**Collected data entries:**
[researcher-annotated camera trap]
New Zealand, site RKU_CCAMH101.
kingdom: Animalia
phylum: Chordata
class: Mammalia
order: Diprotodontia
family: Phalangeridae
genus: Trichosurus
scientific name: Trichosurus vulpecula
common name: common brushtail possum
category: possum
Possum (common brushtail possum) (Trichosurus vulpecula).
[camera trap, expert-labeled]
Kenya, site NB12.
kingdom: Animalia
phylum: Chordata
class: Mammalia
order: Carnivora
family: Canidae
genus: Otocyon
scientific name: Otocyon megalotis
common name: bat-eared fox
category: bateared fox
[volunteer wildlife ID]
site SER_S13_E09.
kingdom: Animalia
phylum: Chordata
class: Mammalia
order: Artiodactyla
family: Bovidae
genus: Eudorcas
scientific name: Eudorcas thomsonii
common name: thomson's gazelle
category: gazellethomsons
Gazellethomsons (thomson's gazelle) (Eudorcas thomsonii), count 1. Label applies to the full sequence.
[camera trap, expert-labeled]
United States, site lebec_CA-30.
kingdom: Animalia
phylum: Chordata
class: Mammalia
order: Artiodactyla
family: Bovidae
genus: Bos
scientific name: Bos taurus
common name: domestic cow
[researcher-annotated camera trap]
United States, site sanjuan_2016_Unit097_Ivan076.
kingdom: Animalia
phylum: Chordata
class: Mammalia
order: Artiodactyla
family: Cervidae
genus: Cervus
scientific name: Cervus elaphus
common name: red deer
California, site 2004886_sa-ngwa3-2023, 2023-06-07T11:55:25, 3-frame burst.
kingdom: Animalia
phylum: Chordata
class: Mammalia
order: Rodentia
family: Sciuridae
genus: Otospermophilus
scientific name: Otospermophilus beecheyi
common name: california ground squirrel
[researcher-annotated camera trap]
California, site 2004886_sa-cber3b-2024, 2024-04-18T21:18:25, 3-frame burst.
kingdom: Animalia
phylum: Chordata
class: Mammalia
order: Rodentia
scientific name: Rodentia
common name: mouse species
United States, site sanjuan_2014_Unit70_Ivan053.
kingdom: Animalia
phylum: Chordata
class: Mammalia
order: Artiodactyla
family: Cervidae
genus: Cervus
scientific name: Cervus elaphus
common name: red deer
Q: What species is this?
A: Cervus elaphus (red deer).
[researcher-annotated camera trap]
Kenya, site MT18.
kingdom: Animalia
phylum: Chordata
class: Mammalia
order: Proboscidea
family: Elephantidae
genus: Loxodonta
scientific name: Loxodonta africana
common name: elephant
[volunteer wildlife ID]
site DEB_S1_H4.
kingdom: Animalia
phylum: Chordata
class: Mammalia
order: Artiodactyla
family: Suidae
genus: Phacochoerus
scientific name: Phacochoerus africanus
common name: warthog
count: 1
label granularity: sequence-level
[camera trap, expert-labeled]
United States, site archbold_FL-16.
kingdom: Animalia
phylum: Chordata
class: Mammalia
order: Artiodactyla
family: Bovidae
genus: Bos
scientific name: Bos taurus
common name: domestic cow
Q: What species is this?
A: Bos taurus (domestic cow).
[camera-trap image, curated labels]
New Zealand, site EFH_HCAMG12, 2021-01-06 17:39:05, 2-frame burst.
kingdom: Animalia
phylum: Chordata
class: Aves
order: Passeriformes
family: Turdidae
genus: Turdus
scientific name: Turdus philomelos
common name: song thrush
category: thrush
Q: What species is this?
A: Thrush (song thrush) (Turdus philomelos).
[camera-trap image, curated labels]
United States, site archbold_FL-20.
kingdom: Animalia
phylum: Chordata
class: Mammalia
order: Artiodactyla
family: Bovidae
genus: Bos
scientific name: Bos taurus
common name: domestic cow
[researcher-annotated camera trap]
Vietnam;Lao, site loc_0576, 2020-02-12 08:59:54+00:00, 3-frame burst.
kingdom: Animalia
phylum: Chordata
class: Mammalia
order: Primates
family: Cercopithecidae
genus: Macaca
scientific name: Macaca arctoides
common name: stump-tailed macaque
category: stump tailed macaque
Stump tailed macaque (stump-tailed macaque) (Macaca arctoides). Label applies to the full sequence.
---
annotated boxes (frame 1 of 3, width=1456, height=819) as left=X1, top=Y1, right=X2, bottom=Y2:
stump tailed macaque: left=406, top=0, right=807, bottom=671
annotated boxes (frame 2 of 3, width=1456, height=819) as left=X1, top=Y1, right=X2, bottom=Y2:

**WHAT YOU NEED TO DO:** Without altering a single word, set down all the entries again.

**ANSWER BELOW:**
[researcher-annotated camera trap]
New Zealand, site RKU_CCAMH101.
kingdom: Animalia
phylum: Chordata
class: Mammalia
order: Diprotodontia
family: Phalangeridae
genus: Trichosurus
scientific name: Trichosurus vulpecula
common name: common brushtail possum
category: possum
Possum (common brushtail possum) (Trichosurus vulpecula).
[camera trap, expert-labeled]
Kenya, site NB12.
kingdom: Animalia
phylum: Chordata
class: Mammalia
order: Carnivora
family: Canidae
genus: Otocyon
scientific name: Otocyon megalotis
common name: bat-eared fox
category: bateared fox
[volunteer wildlife ID]
site SER_S13_E09.
kingdom: Animalia
phylum: Chordata
class: Mammalia
order: Artiodactyla
family: Bovidae
genus: Eudorcas
scientific name: Eudorcas thomsonii
common name: thomson's gazelle
category: gazellethomsons
Gazellethomsons (thomson's gazelle) (Eudorcas thomsonii), count 1. Label applies to the full sequence.
[camera trap, expert-labeled]
United States, site lebec_CA-30.
kingdom: Animalia
phylum: Chordata
class: Mammalia
order: Artiodactyla
family: Bovidae
genus: Bos
scientific name: Bos taurus
common name: domestic cow
[researcher-annotated camera trap]
United States, site sanjuan_2016_Unit097_Ivan076.
kingdom: Animalia
phylum: Chordata
class: Mammalia
order: Artiodactyla
family: Cervidae
genus: Cervus
scientific name: Cervus elaphus
common name: red deer
California, site 2004886_sa-ngwa3-2023, 2023-06-07T11:55:25, 3-frame burst.
kingdom: Animalia
phylum: Chordata
class: Mammalia
order: Rodentia
family: Sciuridae
genus: Otospermophilus
scientific name: Otospermophilus beecheyi
common name: california ground squirrel
[researcher-annotated camera trap]
California, site 2004886_sa-cber3b-2024, 2024-04-18T21:18:25, 3-frame burst.
kingdom: Animalia
phylum: Chordata
class: Mammalia
order: Rodentia
scientific name: Rodentia
common name: mouse species
United States, site sanjuan_2014_Unit70_Ivan053.
kingdom: Animalia
phylum: Chordata
class: Mammalia
order: Artiodactyla
family: Cervidae
genus: Cervus
scientific name: Cervus elaphus
common name: red deer
Q: What species is this?
A: Cervus elaphus (red deer).
[researcher-annotated camera trap]
Kenya, site MT18.
kingdom: Animalia
phylum: Chordata
class: Mammalia
order: Proboscidea
family: Elephantidae
genus: Loxodonta
scientific name: Loxodonta africana
common name: elephant
[volunteer wildlife ID]
site DEB_S1_H4.
kingdom: Animalia
phylum: Chordata
class: Mammalia
order: Artiodactyla
family: Suidae
genus: Phacochoerus
scientific name: Phacochoerus africanus
common name: warthog
count: 1
label granularity: sequence-level
[camera trap, expert-labeled]
United States, site archbold_FL-16.
kingdom: Animalia
phylum: Chordata
class: Mammalia
order: Artiodactyla
family: Bovidae
genus: Bos
scientific name: Bos taurus
common name: domestic cow
Q: What species is this?
A: Bos taurus (domestic cow).
[camera-trap image, curated labels]
New Zealand, site EFH_HCAMG12, 2021-01-06 17:39:05, 2-frame burst.
kingdom: Animalia
phylum: Chordata
class: Aves
order: Passeriformes
family: Turdidae
genus: Turdus
scientific name: Turdus philomelos
common name: song thrush
category: thrush
Q: What species is this?
A: Thrush (song thrush) (Turdus philomelos).
[camera-trap image, curated labels]
United States, site archbold_FL-20.
kingdom: Animalia
phylum: Chordata
class: Mammalia
order: Artiodactyla
family: Bovidae
genus: Bos
scientific name: Bos taurus
common name: domestic cow
[researcher-annotated camera trap]
Vietnam;Lao, site loc_0576, 2020-02-12 08:59:54+00:00, 3-frame burst.
kingdom: Animalia
phylum: Chordata
class: Mammalia
order: Primates
family: Cercopithecidae
genus: Macaca
scientific name: Macaca arctoides
common name: stump-tailed macaque
category: stump tailed macaque
Stump tailed macaque (stump-tailed macaque) (Macaca arctoides). Label applies to the full sequence.
---
annotated boxes (frame 1 of 3, width=1456, height=819) as left=X1, top=Y1, right=X2, bottom=Y2:
stump tailed macaque: left=406, top=0, right=807, bottom=671
annotated boxes (frame 2 of 3, width=1456, height=819) as left=X1, top=Y1, right=X2, bottom=Y2:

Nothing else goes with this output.